Friday, August 29, 2014

Bombings Damaging Nerves, Chile's Reputation

Chile's government is worried its reputation as a safe country is being damaged by the recent wave of bombings in the Santiago metropolitan area. A number of bomb threats also is putting people on edge. The U.S., Canada U.K., Australia and Belgium have warned their citizens about the danger of terrorist bombs in Chile. That prompted Chile's top law enforcement official to try to calm foreigners' fears, telling reporters that Chile is a country where visitors don't need to be fearful, and that a massive hunt is on for the bombers. Interior Minister Rodrigo PeƱailillo cited Chile's relatively low homicide rate and a coordinated effort to identify suspects. A special prosecutor was appointed. Nearly 30 bombs or incendiary devices have detonated so far this year.

Saturday, August 2, 2014

Chile's New Security Problem: A Wave of Bombings

Chile's security forces have a new problem on their hands. So far this year, 15 bombs have detonated in a terror campaign striking the metropolitan area. The Santiago subway was bombed last month, although the device went off after the final stop of the night.
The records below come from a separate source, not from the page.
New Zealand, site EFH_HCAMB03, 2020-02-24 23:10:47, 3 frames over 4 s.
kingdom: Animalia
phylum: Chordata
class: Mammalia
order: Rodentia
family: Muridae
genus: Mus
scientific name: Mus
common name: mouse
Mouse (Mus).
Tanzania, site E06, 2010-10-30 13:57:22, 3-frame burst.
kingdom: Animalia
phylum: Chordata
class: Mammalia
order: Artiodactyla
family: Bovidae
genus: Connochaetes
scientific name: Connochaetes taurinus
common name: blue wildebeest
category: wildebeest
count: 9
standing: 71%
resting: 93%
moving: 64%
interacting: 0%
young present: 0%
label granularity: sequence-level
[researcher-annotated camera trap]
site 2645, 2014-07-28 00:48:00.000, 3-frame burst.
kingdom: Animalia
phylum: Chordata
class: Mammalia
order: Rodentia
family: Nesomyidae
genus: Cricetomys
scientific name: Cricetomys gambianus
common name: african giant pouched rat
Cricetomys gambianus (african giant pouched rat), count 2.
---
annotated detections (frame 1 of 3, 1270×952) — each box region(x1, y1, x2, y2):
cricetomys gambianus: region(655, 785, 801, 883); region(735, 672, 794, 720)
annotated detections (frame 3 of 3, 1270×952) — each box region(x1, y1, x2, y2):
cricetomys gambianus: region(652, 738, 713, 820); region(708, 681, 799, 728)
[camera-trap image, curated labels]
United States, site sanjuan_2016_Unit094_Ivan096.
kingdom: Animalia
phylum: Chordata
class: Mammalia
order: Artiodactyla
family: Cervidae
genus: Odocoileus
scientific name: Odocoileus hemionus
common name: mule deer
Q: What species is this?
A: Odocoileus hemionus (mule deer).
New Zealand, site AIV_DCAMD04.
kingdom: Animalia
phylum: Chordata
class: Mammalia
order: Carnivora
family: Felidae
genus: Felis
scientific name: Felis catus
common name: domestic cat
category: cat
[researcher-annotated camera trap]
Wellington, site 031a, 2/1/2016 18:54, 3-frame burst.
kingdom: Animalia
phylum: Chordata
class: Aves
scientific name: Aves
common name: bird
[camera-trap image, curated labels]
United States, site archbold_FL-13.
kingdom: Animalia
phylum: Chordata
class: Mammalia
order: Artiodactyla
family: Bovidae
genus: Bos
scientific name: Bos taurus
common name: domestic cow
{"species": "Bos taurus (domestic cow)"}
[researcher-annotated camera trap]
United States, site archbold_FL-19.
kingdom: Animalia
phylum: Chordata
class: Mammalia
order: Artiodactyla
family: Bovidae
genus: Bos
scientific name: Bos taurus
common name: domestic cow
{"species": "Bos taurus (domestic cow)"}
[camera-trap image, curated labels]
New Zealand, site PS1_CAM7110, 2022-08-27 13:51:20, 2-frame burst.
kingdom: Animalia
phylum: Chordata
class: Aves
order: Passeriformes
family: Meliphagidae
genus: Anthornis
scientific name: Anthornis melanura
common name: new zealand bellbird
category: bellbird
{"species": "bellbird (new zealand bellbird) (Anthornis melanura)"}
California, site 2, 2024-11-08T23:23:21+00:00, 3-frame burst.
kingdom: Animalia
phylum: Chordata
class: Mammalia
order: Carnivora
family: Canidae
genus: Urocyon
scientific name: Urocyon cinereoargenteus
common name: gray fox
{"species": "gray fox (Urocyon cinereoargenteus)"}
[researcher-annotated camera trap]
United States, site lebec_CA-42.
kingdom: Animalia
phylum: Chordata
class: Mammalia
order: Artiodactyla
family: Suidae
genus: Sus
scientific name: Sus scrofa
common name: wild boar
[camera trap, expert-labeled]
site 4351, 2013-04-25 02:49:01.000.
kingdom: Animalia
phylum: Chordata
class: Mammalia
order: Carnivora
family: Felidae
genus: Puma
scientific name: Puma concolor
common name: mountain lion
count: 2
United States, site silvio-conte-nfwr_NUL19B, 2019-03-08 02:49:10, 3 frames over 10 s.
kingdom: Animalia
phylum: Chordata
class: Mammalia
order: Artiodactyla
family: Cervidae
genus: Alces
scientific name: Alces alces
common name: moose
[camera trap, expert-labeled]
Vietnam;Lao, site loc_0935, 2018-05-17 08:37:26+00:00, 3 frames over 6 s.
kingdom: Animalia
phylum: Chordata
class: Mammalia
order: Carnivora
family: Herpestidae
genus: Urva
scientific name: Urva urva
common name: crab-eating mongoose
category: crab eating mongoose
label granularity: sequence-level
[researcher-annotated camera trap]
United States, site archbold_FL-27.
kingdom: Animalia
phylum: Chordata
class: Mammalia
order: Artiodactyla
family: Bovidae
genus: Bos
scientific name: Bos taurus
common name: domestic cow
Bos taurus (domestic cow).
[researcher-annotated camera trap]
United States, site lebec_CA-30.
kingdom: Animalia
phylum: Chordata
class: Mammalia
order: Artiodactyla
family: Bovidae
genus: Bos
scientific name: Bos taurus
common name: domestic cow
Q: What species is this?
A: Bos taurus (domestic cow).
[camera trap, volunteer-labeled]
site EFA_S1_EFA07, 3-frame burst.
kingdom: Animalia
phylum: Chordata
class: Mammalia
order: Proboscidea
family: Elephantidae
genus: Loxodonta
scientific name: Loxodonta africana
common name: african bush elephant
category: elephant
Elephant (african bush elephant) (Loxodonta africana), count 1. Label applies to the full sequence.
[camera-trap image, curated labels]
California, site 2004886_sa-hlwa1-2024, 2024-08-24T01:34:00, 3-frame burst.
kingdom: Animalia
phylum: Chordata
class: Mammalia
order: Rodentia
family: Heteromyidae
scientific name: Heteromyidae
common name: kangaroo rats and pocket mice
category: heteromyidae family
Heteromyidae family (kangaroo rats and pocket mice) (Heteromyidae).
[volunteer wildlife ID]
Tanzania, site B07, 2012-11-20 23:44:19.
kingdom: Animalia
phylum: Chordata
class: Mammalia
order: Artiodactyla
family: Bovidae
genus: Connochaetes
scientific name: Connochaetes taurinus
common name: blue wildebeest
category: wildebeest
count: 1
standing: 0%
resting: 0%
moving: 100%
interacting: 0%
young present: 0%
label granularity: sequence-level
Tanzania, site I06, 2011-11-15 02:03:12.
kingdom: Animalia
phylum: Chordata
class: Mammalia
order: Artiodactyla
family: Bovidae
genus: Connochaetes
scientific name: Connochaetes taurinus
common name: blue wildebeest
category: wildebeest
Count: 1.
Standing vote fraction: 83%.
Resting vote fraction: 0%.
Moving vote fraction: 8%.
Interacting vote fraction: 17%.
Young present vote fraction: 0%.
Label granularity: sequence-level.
A subway worker spotted a suspicious backpack, and the explosive in it detonated before the bomb squad arrived. Investigators have linked the wave of bombings to anarchists avenging the conviction of three of their members and the arrest of two others in Spain. Pamphlets left at church bombing specifically mentioned the Spanish case. The blasts, police say, show that anarchist cells that were believed to be dormant are back in operation. Anarchists also took responsibility for a string of car fires in Santiago and Vina Del Mar. The bombings seem to have reawakened a long terror campaign that resulted in more than 140 explosions from 2006 to 2012 targeting banks, multinational companies and other establishments. Thankfully, most of the bombs then and now were relatively small and there were no mass casualties. But just like in the Mapuche conflict, police have been frustrated in finding the perpetrators and getting convictions. Sloppy crime-scene work and burdensome evidence rules are some of the problems vexing authorities.